Неудивительно, что молодой человек закружился в этом вихре. И вскоре он сделал весьма важный шаг. Он женился. Избранницей его стала Теренция. Она происходила из хорошей и обеспеченной семьи, так что могла считаться завидной невестой. С другой стороны, трудно себе представить существо, более далекое по духу от Цицерона. Он жил поэзией и философией. Она была женщиной практической, интересовалась только деньгами и хозяйством; ученые книги ее не занимали. Он был щедр, великодушен и абсолютно нерасчетлив. Она была скупа и прижимиста. Он был мягок и уступчив. Она тверда как скала. Он постоянно думал о божестве, о вечной жизни, о добре и зле, но, как многие интеллигенты, был довольно равнодушен к внешней обрядовой стороне религии. Она, напротив, с полным презрением относилась ко всем этим отвлеченным умствованиям, зато была очень набожна. Но то была набожность купца, о котором Островский сказал: «Он человек русский благочестивый, но по душе совершеннейший кокандец и киргиз-кайсак». Иными словами, соблюдает все посты, отстаивает все службы, отбивает земные поклоны, а потом спокойно надувает своих ближних.

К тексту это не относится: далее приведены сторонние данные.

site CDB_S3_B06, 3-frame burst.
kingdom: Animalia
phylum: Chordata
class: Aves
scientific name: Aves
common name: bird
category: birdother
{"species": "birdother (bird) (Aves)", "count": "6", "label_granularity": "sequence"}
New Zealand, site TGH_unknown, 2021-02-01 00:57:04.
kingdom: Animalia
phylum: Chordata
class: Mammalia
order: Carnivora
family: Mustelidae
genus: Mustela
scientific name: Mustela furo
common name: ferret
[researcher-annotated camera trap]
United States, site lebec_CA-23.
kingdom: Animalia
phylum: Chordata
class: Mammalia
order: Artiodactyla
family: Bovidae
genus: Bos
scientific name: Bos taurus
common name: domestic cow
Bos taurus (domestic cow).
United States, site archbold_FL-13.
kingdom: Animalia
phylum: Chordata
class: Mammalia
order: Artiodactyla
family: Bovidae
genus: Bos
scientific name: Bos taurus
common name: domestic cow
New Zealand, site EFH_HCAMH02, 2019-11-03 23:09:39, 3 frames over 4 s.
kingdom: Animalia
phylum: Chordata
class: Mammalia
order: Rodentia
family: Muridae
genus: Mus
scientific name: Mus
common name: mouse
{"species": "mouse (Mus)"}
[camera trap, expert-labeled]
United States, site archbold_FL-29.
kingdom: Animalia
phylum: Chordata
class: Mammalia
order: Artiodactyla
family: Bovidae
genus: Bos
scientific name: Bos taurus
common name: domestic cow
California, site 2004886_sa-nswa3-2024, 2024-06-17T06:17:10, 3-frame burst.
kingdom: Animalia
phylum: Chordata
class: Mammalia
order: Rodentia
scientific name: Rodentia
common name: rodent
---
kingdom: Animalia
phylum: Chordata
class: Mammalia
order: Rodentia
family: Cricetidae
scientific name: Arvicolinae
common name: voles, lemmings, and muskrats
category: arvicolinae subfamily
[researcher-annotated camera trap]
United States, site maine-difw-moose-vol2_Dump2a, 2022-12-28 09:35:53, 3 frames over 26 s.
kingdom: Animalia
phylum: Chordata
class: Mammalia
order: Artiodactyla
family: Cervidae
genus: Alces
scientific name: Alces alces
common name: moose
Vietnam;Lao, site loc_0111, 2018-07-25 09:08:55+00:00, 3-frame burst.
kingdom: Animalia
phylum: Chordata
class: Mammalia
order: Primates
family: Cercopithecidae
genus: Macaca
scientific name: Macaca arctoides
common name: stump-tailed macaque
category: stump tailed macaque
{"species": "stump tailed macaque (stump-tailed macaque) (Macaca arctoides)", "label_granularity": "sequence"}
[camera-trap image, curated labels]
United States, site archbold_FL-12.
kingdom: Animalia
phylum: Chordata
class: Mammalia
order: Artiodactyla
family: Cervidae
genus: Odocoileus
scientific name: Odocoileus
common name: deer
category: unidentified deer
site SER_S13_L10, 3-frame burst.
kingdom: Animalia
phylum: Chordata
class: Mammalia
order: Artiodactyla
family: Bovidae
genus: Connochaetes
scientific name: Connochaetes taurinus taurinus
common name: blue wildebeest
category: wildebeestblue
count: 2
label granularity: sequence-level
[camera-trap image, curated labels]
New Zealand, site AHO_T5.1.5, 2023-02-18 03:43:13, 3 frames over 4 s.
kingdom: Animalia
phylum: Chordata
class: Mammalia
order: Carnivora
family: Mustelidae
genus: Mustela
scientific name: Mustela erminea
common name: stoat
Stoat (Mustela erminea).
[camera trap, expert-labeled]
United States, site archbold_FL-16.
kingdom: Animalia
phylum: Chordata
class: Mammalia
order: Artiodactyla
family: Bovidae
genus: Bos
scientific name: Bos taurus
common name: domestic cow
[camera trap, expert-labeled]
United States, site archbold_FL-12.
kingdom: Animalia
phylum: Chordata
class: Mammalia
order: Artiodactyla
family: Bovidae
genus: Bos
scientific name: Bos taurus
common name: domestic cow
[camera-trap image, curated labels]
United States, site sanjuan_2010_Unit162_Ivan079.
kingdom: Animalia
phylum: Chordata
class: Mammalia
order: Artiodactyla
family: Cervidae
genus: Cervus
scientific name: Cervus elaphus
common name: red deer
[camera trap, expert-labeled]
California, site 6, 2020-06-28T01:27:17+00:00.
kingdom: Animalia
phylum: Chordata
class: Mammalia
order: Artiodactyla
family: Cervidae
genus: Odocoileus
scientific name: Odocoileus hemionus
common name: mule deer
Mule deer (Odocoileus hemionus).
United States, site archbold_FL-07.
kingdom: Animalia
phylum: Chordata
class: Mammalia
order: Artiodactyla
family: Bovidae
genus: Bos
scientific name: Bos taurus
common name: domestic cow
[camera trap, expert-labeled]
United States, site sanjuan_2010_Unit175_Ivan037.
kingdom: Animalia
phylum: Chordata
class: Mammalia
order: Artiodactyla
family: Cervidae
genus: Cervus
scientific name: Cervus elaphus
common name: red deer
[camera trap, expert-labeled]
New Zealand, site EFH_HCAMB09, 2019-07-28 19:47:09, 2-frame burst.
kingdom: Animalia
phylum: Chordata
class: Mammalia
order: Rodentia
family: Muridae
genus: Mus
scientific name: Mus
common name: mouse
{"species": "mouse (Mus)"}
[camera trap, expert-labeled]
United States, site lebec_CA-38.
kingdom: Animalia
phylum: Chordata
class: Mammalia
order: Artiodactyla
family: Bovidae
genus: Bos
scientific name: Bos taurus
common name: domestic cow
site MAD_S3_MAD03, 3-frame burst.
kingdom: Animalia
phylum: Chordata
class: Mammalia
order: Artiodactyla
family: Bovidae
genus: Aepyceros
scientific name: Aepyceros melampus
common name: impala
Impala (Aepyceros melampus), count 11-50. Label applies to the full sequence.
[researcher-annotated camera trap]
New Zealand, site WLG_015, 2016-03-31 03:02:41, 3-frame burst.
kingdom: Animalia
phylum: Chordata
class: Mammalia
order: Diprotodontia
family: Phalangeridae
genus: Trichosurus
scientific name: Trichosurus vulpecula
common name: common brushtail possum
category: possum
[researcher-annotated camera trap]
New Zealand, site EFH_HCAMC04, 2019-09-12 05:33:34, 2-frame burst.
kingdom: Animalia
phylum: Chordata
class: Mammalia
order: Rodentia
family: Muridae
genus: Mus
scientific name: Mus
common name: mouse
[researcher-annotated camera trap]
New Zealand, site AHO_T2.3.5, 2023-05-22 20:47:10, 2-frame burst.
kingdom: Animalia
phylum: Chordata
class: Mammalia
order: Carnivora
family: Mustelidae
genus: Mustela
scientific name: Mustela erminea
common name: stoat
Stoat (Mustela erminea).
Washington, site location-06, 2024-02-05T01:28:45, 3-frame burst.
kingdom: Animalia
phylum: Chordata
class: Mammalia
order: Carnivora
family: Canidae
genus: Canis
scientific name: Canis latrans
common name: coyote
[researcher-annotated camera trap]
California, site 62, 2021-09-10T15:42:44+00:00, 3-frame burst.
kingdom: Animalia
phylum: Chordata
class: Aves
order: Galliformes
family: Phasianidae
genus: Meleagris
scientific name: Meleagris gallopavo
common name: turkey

Мы не знаем подробностей их романа. Однако я совершенно уверена, что тут была пылкая любовь, во всяком случае с его стороны. После двадцати лет супружества Цицерон писал ей такие нежные и страстные письма, которым могла бы позавидовать новобрачная на второй день медового месяца[17]. Из этих писем мы можем хотя бы приблизительно понять, какой она представлялась его влюбленному воображению. Ему казалось, что она такая хрупкая, такая болезненная и ради семьи так много взваливает на свои слабые плечи. А она отличалась завидным здоровьем и прожила 104 года. Ему казалось, что она такая женственная и нежная. А она была жестка, как пемза. Сами ее недостатки имели что-то пленительное в его глазах. Она не интересовалась ничем, кроме дома. Значит, она все отдает семье. Ее благочестие его умиляло: он видел в нем детски чистую душу. Однажды он заболел, но вскоре ему стало лучше. Он немедленно написал об этом жене: «Ночью меня вырвало чистой желчью[18]. Сразу мне так полегчало, словно меня исцелил какой-то бог. Помолись этому богу, набожно и с чистой душой, как ты обыкновенно делаешь» (Fam., XIV, 7).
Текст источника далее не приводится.